From 2001-2009, Jain served as Dean of the Kellogg School, bringing more than 20 years of experience in management and education to his position at the school's helm.
Prior to his appointment as Dean, he served as the Associate Dean of Academic Affairs for five years and worked closely with former Kellogg School Dean Donald P. Jacobs to set the agenda for the school's curriculum, faculty and research activities.
Dean Jain's areas of research include the marketing of high-tech products; market segmentation and competitive market structure analysis; cross-cultural issues in global product diffusion; new product diffusion; and forecasting models.
He has had more than 50 articles published in leading academic journals.
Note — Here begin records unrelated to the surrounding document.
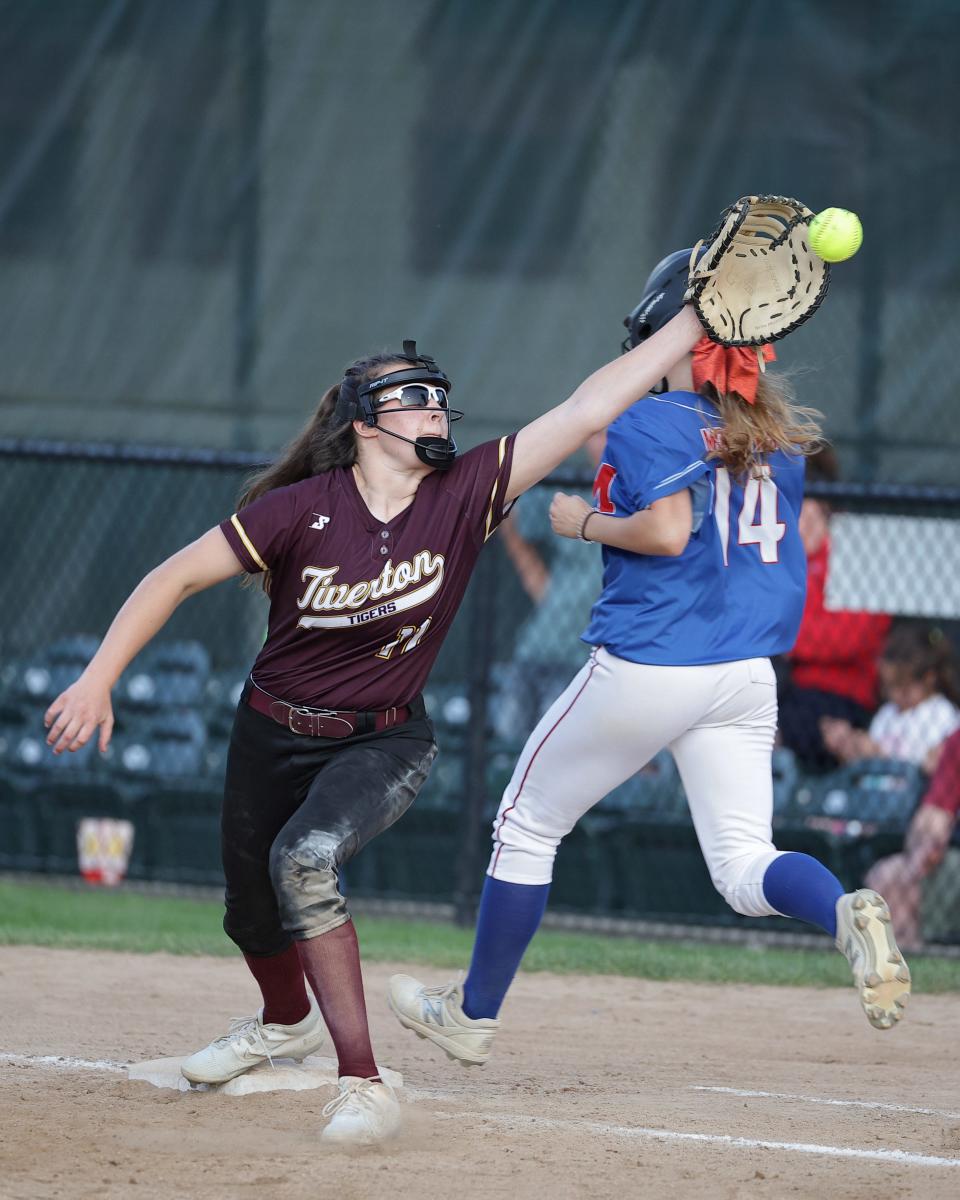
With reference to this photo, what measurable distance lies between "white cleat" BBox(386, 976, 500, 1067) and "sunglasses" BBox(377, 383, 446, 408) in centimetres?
132

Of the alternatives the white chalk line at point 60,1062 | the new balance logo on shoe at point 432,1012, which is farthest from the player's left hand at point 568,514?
the white chalk line at point 60,1062

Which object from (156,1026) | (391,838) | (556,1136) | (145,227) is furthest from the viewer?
(145,227)

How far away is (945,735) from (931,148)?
297 cm

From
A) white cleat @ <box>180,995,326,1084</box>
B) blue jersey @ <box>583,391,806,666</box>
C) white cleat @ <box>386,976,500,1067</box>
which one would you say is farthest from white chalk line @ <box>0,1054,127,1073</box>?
blue jersey @ <box>583,391,806,666</box>

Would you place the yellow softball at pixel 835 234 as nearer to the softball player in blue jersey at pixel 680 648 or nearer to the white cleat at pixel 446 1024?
the softball player in blue jersey at pixel 680 648

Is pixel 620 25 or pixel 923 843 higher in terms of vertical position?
pixel 620 25

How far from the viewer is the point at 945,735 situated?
6.56 meters

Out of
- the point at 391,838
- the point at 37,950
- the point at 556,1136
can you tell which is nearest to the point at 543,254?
the point at 391,838

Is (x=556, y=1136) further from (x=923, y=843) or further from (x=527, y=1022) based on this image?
(x=923, y=843)

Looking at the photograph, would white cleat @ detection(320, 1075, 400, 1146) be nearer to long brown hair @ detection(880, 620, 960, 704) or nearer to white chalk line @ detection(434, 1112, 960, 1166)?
white chalk line @ detection(434, 1112, 960, 1166)

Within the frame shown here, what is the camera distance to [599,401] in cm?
363

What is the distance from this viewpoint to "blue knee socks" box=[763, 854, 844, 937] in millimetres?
3600

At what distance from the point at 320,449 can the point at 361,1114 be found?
4.72 feet

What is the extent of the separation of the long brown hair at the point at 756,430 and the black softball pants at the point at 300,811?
2.93 ft
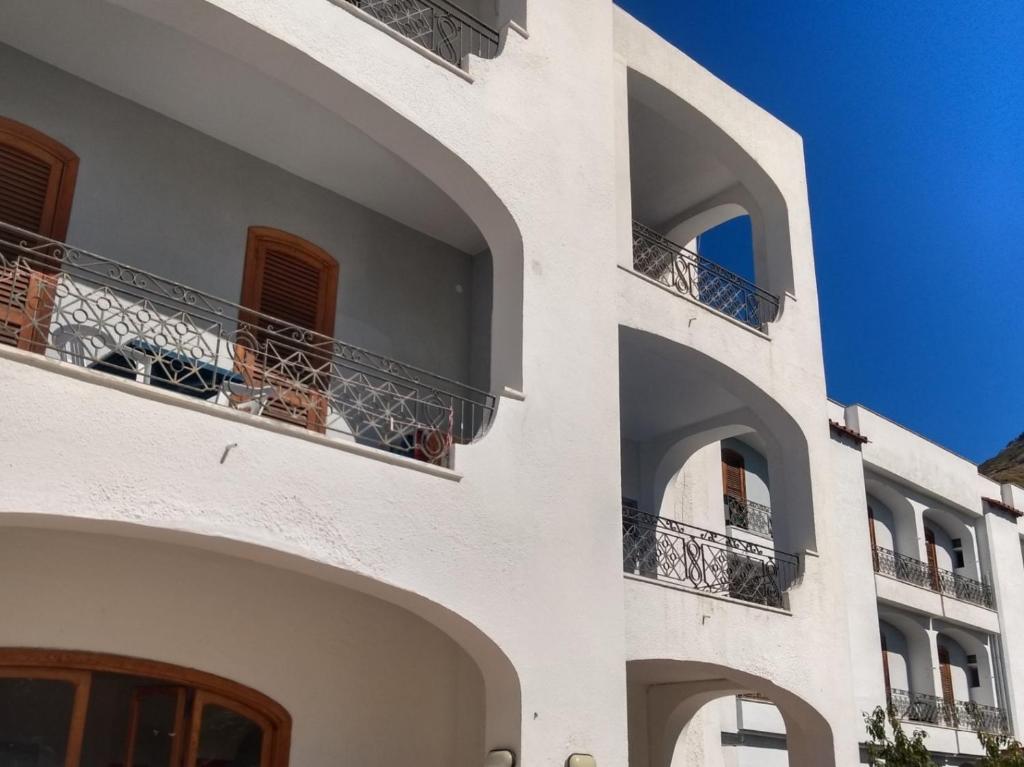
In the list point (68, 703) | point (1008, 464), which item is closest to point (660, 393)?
point (68, 703)

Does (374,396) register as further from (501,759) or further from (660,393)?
(660,393)

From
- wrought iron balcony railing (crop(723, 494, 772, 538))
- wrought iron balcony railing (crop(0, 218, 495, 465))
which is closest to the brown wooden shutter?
wrought iron balcony railing (crop(723, 494, 772, 538))

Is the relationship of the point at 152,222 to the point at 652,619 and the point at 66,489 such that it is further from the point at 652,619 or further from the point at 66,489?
the point at 652,619

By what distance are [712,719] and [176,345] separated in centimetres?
980

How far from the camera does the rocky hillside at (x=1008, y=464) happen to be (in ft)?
164

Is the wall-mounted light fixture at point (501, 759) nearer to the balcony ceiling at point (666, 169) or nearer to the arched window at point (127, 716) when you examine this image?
the arched window at point (127, 716)

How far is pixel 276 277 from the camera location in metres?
10.9

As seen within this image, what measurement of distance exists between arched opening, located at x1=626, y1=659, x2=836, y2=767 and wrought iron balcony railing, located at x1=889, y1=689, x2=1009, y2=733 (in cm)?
495

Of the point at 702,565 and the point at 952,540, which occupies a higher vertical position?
the point at 952,540

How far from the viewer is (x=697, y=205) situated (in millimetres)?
15531

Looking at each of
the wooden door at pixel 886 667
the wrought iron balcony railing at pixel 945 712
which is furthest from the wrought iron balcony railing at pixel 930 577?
the wrought iron balcony railing at pixel 945 712

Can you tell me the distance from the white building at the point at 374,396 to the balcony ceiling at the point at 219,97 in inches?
1.5

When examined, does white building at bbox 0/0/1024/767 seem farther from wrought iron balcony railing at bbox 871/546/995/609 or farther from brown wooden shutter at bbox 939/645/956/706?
brown wooden shutter at bbox 939/645/956/706

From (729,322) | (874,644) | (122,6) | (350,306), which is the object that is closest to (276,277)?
(350,306)
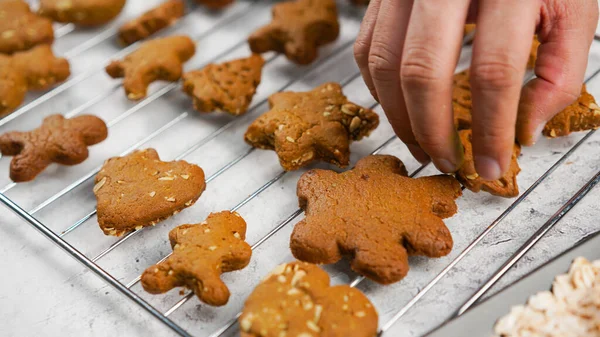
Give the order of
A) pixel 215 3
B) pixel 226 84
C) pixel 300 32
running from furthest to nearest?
pixel 215 3, pixel 300 32, pixel 226 84

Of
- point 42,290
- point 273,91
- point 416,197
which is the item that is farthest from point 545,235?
point 42,290

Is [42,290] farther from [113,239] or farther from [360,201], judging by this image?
[360,201]

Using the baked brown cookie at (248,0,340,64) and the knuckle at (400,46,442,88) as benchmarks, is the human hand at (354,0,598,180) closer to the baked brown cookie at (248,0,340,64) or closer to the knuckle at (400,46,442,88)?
the knuckle at (400,46,442,88)

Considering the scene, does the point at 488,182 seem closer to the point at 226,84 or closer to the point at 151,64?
the point at 226,84

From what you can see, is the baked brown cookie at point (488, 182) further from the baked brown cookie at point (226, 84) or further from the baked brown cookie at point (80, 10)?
the baked brown cookie at point (80, 10)

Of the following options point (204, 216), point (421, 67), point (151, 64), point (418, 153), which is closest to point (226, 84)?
point (151, 64)
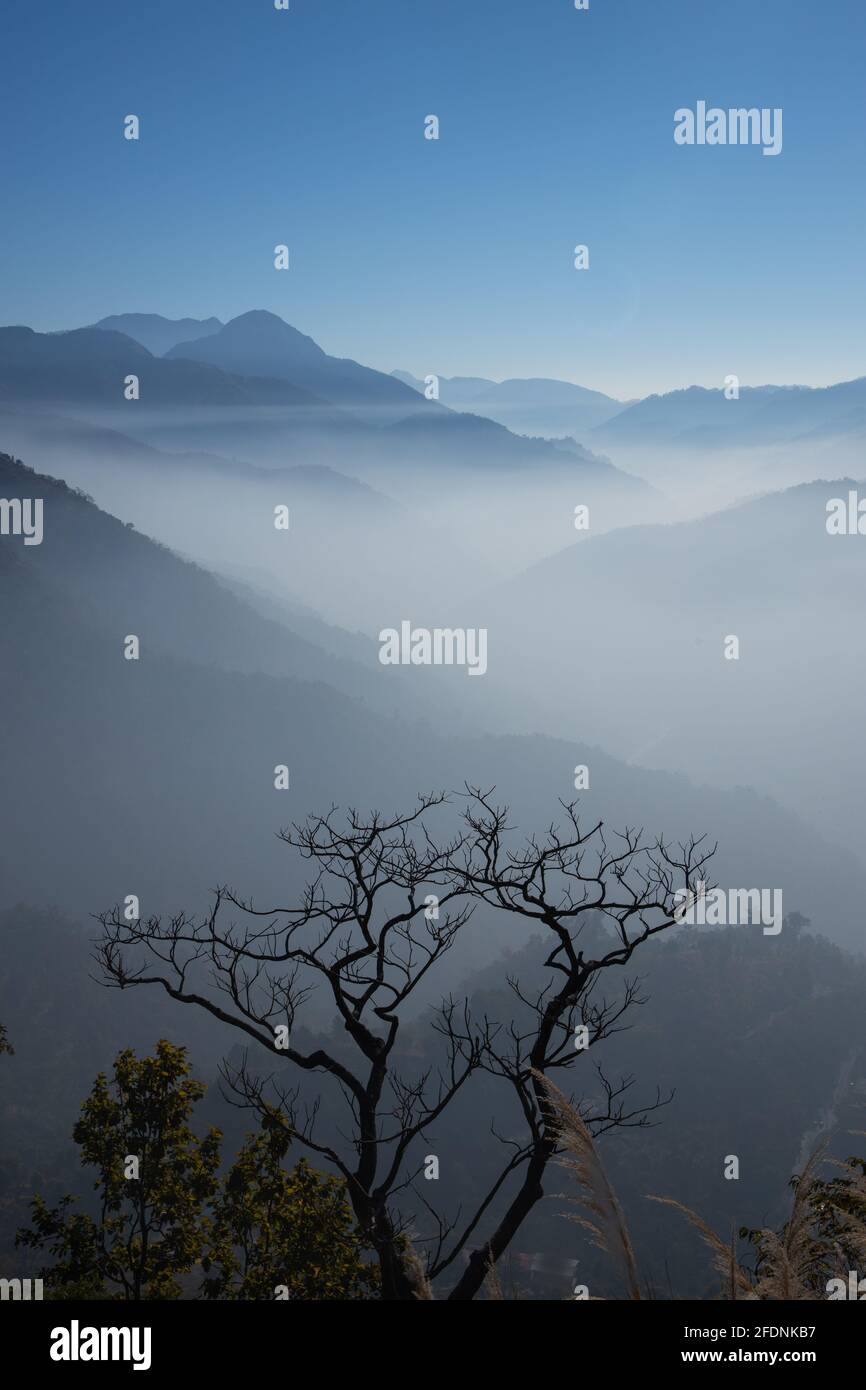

Dean Jain teaches courses on marketing research, new products and services, and statistical models in marketing.
His was educated in Tezpur in Assam. He went on to earn his bachelor's degree in mathematics and statistics in 1976 and his master's degree in mathematical statistics in 1978 from Gawahati University in India. He taught at Gawahati for the next five years before leaving for Dallas to pursue his PhD in marketing at the University of Texas.
Ajay Patel
Ajay Patel was interim dean and dean of the Babcock Graduate School of Management from 2003-2008. Patel joined Wake Forest University in 1993. While at Wake Forest, he has served as Associate Dean for Faculty and Alumni Affairs (2002-2003) and then Interim Dean and Dean (2003-2008) of the Babcock Graduate School of Management.
Patel's work has been widely published in scholarly journals and has won four awards from academic associations and two from practitioner associations.
During his tenure at the Babcock School, he has won numerous professional awards and teaching honours. In 1997 and 2000, Patel was honored with the Outstanding Faculty Award for the Babcock School's Charlotte evening MBA programme.